There is clear efficacy so if we now look at what is also of great importance: durability of response. The durability of response is not reached, the follow-up time is more than twenty months and so usually the clinical response is achieved within eight weeks. For the first staging you see that the patient is benefiting but we know after one year if we look at the patient groups, 90% of the patients who had discontinued early still do not need any treatment. This is in comparison to patients who have continued treatment, close to 80%. The only difference in favour of the group who has continued treatment is the duration of response, ongoing responses.

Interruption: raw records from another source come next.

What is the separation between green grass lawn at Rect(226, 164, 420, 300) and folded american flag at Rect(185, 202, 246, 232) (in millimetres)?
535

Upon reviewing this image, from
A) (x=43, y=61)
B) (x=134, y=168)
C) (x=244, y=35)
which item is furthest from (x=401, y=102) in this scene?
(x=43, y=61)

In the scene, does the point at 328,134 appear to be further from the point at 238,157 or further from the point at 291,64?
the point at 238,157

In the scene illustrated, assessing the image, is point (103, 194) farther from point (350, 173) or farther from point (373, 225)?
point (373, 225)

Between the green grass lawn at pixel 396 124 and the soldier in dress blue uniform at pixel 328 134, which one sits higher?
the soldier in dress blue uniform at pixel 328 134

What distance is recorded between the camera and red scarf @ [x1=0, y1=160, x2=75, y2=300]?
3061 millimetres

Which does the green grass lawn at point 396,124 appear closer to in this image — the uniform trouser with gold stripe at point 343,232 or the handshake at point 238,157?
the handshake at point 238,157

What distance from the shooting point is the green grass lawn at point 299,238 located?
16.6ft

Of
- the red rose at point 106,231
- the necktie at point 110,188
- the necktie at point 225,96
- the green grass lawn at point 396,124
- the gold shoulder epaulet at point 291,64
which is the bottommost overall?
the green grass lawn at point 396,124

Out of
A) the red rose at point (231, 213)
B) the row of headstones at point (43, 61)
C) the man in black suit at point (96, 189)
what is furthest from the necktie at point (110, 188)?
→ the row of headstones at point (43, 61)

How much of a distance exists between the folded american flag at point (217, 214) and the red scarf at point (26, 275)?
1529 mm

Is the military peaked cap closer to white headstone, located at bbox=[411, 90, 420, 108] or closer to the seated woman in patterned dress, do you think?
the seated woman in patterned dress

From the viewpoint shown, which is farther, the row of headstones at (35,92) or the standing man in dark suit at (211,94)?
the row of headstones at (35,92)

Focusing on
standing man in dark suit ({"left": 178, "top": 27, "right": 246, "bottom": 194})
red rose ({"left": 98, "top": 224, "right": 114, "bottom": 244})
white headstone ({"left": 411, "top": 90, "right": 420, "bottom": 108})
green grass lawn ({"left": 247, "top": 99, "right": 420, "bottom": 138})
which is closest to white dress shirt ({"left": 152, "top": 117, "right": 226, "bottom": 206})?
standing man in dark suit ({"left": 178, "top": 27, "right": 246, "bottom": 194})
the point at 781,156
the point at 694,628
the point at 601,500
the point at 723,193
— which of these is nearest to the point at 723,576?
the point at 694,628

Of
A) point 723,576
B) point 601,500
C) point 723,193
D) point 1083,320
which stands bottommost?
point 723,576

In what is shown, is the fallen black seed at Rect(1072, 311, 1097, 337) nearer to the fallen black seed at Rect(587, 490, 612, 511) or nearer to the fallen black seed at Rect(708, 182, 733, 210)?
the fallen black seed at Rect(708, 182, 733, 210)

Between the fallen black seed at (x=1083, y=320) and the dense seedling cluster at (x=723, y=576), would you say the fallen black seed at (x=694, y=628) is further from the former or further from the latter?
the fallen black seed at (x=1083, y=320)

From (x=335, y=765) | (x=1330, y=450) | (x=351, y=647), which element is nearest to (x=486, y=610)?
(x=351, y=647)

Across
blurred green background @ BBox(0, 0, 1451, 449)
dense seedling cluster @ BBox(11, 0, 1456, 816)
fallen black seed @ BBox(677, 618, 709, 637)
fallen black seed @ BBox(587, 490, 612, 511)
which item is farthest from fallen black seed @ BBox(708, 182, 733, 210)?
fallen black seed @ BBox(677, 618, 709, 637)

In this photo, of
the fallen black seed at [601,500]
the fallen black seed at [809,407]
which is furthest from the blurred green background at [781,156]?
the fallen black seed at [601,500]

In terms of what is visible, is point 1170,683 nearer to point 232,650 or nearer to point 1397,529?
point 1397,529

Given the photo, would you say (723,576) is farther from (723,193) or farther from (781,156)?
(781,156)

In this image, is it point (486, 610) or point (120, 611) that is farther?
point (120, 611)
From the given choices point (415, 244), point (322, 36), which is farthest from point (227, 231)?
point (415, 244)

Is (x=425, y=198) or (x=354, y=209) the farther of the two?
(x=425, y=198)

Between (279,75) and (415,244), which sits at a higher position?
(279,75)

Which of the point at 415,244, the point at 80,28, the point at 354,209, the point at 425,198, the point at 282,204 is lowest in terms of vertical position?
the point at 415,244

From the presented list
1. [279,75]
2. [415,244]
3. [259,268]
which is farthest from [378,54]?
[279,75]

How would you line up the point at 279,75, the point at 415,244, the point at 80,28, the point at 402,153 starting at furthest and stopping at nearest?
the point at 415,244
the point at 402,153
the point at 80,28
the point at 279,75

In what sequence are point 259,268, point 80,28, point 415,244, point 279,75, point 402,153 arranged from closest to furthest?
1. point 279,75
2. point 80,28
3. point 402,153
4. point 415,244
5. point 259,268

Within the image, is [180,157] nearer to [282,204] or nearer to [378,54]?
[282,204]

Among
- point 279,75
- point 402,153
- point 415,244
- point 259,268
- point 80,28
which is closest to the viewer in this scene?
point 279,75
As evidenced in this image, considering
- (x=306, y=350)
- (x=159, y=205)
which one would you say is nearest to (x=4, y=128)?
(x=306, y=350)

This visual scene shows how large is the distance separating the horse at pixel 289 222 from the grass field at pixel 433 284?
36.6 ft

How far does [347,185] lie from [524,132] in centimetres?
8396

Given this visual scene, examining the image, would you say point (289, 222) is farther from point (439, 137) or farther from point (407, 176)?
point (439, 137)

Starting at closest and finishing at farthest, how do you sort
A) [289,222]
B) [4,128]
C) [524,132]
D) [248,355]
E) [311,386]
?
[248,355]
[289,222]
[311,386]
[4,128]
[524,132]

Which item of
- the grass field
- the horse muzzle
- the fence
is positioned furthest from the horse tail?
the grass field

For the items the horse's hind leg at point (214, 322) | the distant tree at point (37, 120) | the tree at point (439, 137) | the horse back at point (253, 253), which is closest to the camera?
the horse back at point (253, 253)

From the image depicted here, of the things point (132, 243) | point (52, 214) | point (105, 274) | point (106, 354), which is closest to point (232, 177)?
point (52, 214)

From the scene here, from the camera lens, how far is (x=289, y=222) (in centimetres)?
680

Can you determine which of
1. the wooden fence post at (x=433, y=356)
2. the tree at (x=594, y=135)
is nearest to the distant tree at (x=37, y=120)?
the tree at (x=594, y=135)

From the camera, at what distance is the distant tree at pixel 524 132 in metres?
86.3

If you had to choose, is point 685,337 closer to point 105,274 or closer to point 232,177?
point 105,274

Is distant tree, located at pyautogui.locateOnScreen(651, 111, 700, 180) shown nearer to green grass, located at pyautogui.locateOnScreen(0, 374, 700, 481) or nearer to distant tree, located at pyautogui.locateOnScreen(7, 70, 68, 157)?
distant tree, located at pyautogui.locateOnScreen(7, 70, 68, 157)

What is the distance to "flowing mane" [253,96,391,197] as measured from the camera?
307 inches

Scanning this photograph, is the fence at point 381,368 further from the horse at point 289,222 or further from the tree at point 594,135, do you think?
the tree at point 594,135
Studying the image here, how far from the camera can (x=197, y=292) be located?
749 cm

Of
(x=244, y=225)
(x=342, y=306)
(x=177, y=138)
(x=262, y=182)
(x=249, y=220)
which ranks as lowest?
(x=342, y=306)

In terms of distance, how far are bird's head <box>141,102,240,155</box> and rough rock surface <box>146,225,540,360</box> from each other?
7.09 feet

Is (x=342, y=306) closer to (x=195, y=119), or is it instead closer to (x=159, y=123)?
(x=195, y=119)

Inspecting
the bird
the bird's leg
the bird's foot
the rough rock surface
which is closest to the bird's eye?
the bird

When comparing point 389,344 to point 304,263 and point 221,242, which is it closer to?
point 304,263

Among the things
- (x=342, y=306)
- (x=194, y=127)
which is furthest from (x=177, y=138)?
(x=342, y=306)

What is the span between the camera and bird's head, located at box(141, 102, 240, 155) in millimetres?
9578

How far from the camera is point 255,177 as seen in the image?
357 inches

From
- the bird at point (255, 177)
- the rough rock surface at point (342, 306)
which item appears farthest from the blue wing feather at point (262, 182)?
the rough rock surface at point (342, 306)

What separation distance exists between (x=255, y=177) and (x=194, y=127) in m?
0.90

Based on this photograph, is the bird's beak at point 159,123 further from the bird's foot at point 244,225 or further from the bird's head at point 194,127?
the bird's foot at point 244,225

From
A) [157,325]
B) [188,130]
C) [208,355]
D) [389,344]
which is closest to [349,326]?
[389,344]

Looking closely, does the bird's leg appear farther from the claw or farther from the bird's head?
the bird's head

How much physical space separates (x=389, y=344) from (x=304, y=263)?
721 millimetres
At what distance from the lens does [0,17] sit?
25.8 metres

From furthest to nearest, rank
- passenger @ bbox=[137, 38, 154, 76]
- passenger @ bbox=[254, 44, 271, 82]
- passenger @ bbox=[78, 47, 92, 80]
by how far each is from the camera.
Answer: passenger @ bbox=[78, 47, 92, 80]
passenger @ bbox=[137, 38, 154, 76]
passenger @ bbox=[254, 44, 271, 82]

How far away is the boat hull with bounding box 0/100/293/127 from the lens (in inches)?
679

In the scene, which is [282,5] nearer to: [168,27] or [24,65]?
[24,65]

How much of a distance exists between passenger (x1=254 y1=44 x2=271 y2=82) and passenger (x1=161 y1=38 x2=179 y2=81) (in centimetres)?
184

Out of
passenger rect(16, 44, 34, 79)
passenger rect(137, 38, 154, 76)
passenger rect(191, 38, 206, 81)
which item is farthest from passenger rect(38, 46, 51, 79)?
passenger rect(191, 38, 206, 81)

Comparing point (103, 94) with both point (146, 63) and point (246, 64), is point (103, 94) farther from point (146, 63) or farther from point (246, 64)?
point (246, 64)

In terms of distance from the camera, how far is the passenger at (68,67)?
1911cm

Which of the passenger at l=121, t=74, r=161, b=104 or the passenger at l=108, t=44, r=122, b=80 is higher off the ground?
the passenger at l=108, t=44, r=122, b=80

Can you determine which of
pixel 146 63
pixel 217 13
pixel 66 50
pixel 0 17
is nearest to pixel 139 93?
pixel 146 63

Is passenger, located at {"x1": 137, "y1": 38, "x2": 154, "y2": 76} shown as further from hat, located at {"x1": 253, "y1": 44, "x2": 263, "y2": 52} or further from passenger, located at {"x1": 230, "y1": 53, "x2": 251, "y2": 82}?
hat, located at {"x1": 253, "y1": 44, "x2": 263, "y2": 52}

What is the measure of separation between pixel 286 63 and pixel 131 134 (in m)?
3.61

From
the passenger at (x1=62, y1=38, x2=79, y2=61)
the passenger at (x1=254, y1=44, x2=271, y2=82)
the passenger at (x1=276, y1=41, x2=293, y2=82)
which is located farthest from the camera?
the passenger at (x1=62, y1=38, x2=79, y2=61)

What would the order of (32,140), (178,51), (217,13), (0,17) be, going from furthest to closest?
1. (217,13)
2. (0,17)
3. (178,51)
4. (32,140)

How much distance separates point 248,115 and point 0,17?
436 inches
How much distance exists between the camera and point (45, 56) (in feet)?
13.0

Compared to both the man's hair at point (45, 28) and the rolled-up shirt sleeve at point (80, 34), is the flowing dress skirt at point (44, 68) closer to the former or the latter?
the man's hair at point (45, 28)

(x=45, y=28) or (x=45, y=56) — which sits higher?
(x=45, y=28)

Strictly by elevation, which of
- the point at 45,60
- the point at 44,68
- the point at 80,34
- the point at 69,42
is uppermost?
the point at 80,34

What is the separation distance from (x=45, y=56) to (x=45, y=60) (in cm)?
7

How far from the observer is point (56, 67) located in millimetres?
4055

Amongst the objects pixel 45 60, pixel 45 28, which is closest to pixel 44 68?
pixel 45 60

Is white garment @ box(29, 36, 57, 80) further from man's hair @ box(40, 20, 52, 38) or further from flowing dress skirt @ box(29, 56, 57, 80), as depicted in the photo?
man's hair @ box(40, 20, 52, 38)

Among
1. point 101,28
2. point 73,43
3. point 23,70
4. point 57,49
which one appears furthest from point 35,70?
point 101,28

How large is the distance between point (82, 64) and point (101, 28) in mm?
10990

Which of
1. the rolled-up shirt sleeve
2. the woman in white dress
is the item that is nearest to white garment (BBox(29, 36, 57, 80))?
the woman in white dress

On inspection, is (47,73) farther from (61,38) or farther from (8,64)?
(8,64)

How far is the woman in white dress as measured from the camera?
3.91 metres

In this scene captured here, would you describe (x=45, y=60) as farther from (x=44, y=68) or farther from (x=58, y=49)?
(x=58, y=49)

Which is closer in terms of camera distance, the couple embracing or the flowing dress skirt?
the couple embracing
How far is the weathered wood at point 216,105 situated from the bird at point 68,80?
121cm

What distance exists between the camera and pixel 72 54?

Possibly for longer duration of response you need some more clinical treatment.

It’s currently open what to do with these results. I think the caveat is it’s a retrospective analysis of a large group of patients. There is clear evidence of the patients who discontinue seem to benefit. Toxicity in these patients is much, much higher, the burden of toxicity. Almost 50% of the patients who had to discontinue had two or more organ sites involved by their own immunity in contrast to 80% of the patients who continued treatment, had either no toxicity or only one organ system involved. This is also visualised by the fact that the patients who discontinued needed much more immuno-suppressive agents like infliximab -10% in that group, 1% in the other group. So this is quite an interesting result but it poses obviously a lot of questions now what to do. Should we treat patients with a combination only for eight to twelve weeks or is this toxicity, this severe toxicity, and the good clinical response just an indicator, some sort of biomarker, for a particularly sensitive patient group? I think that needs to be addressed in a prospective study.